◆ **Data items**:

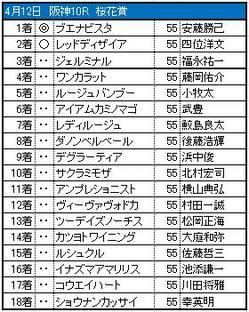 0412hanshin10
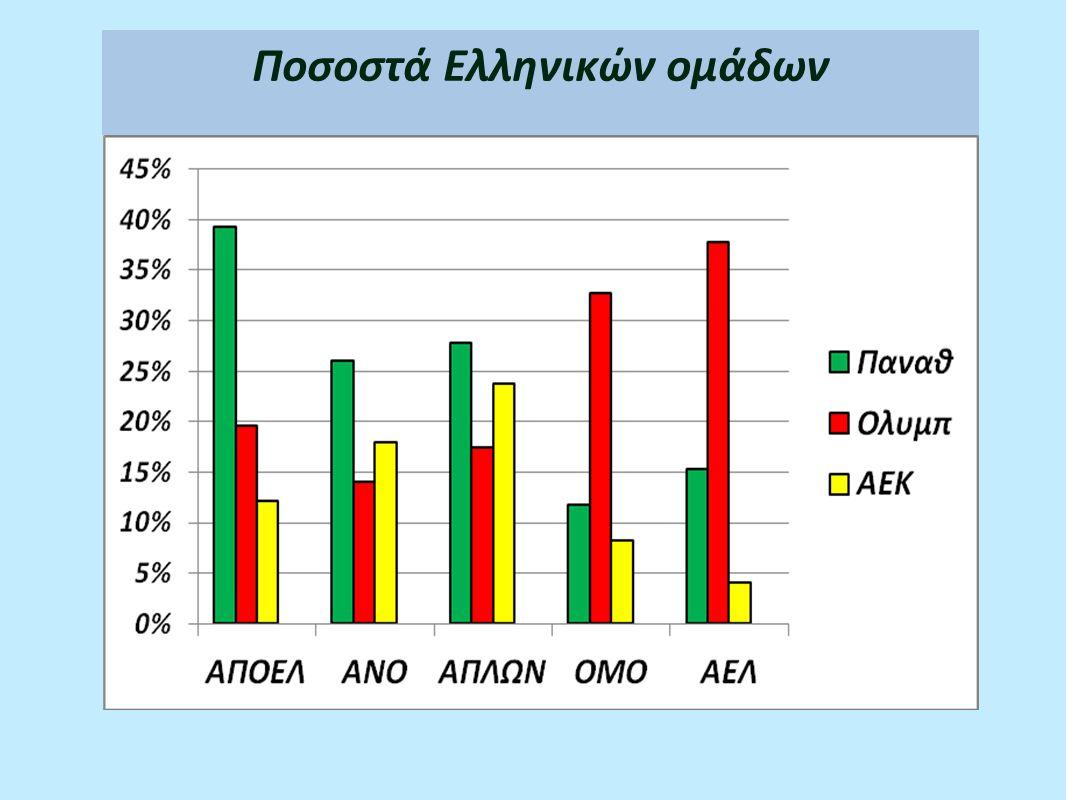 Ποσοστά Ελληνικών ομάδων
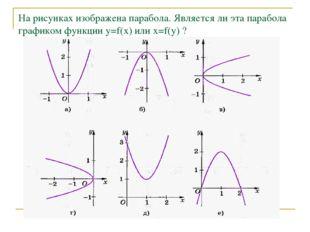 На рисунках изображена парабола. Является ли эта парабола графиком функции y=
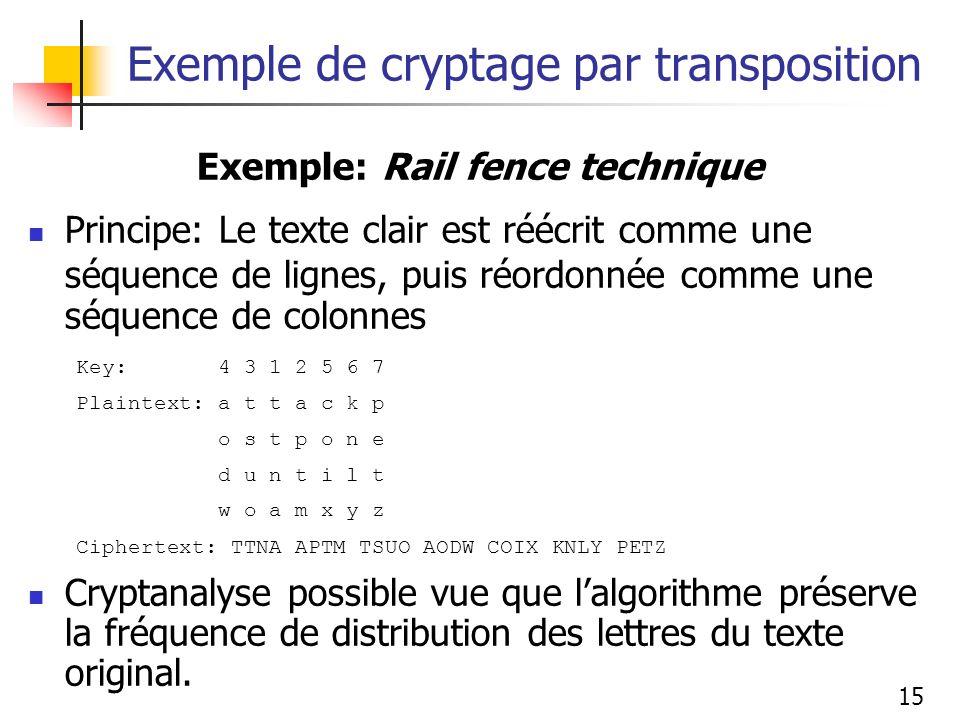 15 Exemple de cryptage par transposition Exemple: Rail fence technique Principe: Le texte clair est réécrit comme une séquence de lignes, puis réordonnée comme une séquence de colonnes Key: 4 3 1 2 5 6 7 Plaintext: a t t a c k p o s t p o n e d u n t i l t w o a m x y z Ciphertext: TTNA APTM TSUO AODW COIX KNLY PETZ Cryptanalyse possible vue que lalgorithme préserve la fréquence de distribution des lettres du texte original.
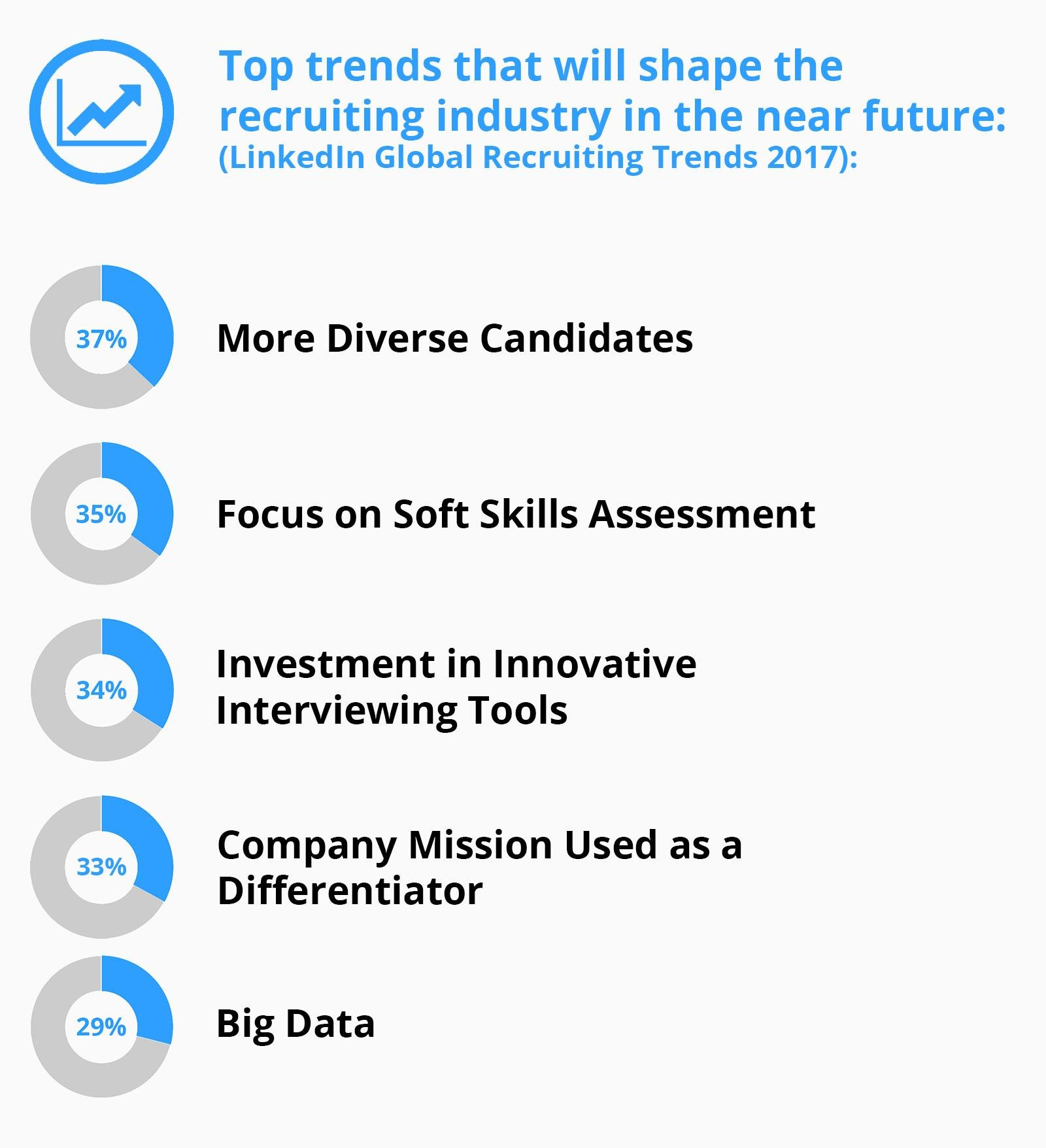 Recruiting And Hiring Stats Hr Pros Must Know In 2017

◆ **What you will do**: The expected output is an exact copy of the lines from the top of the data above through the line containing "На рисунках изображена", both included, with every picture omitted.

◆ **Exercise response**:
 0412hanshin10
 Ποσοστά Ελληνικών ομάδων
 На рисунках изображена парабола. Является ли эта парабола графиком функции y=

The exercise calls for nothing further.